Comparing ‘groundhog’ with ‘Posit’s Package Manager’
last update: Apr 7th, 2024
tldr; groundhog, in relation to Posit’s pkg manager: requires many fewer re-installations of packages, fewer of those need to be from (the slower and less reliable process of installing from) source, and only groundhog ensures the same package version is installed on Mac and Windows versions of R for a given requested date.
The company behind R Studio, “Posit”, offers a Package Manager which, like groundhog, seeks to deliver package version control for R. See: https://p3m.dev/client/#/repos/cran/setup
Their approach is to make archived copies of CRAN (& Bioconductor), and then allow users to install packages from those archived copies. For example, to have packages version-controlled to 2023-01-01, one would install them from Posit’s copy of CRAN made on that day.
Their website recommends users to set such a date through R Studio options, but this is a bad idea for researchers wishing to make their scripts reproducible, because such date would not be included in the R scripts they share. Nobody can see your R Studio options.
The better solution is to indicate the archive date within the script (which they recommend for non-users of R Studio), like this:
options(repos = c(CRAN = "https://p3m.dev/cran/2023-01-01"))
After running that line, any install.packages()
call would install packages as available on that archived copy of CRAN.
The advantages of the Posit Package Manager solution include that (1) it is ran by Posit, a huge player in the R market, (2) it works not just with CRAN but also bioconductor (but unlike groundhog, not with GitHub or GitLab packages), and that (3) it installs binaries for Linux machines, while groundhog only offers source for Linux.
The disadvantages are the following:
- Dependency versions. The Posit approach only achieves version-control for the requested package, not its dependencies (if there is some version of a dependency already installed, that version will be used, not the version available on the date in the repository option). Groundhog, in contrast, checks the version of all dependencies. This shortcoming with the Posit solution can be avoided by setting a custom directory for packages to be installed for each project, always starting with a clean slate (0 packages installed), but that’s cumbersome, inefficient, and difficult to convey to readers of the R script (who would need to do the same).
- Re-installation. The Posit approach only modifies the installation of packages, nor their loading (not the
library()
command). This means that to ensure one has version-controlled a script, to ensure thatlibrary('rio')
loaded the intended version, one has to reinstall the rio package (!). For example, if you were using 2023-06-01 as the date for packages for a while, then switched to a new script with date 2023-09-01, and then went back to the older script, you would have to reinstall all packages (or more likely, forget, and use the wrong version). With groundhog, in contrast, groundhog.library(pkg,date) will verify when loading that the desired version is loaded. Moreover, alternative versions are saved side by side, so you never really have to re-install the same version. Like #1, this can be avoided by having custom a package folder for each script or project you work on.

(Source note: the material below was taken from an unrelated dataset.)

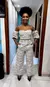 Conjunto cropped e calça pantalona na internet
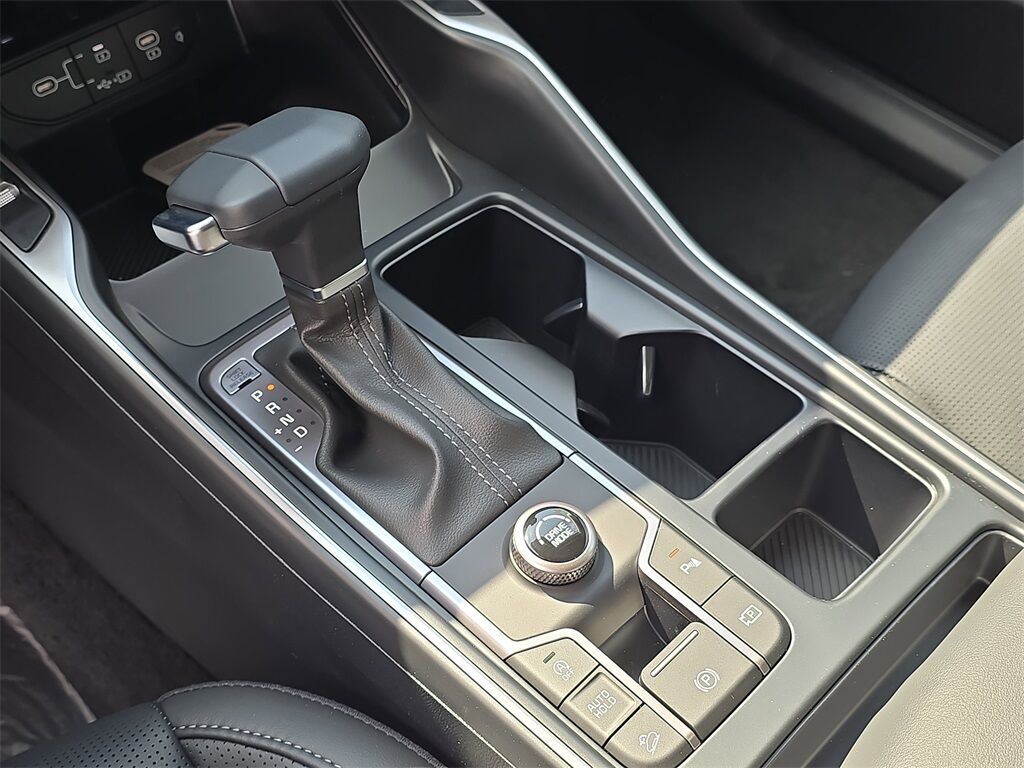 2026 Kia Sorento EX San Clemente CA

- Windows vs Mac. A CRAN archive date is not enough to ensure the same version of the pkg is available. On any given date, there may be a binary version for Windows and a different one for Mac (this happens because binaries for Mac and Windows are built by different people on their own schedule, sometimes weeks apart). Groundhog uses the date to find the version (the most recent version available), and then looks for the binary for that version whenever it was available, so the same script delivers the same version on Mac and Windows. If the Mac binary was available 2 weeks later, it gets it from 2 weeks later, instead of installing the older version of the package (or from source).
- From source. The Posit approach will end up leading users to have to install from source (the slower and more buggy installation process, specially on a Mac) because there is often a delay between pkg being available and a binary of it being available. Groundhog will deliver a binary for the requested version if it was ever offered.
- GitHub: Only groundhog also does version control with GitHub and GitLab packages
- R version: Only groundhog guides users to the version of R they should use for the date of interest
Bottom line
The Posit solution is pretty good. If it had existed when I wrote groundhog, i probably wouldn’t have written it. But it seems to offer a worse solution than groundhog, one that is slower, less transparent, requires frequent (almost constant) re-installation of packages, and is more prone to human error when relying on it. As with renv, the posit solution may be superior for an in-house corporate environments, but is inferior for an environment involving open collaboration among academics seeking at least medium term reproducibility for individual stand-alone scripts.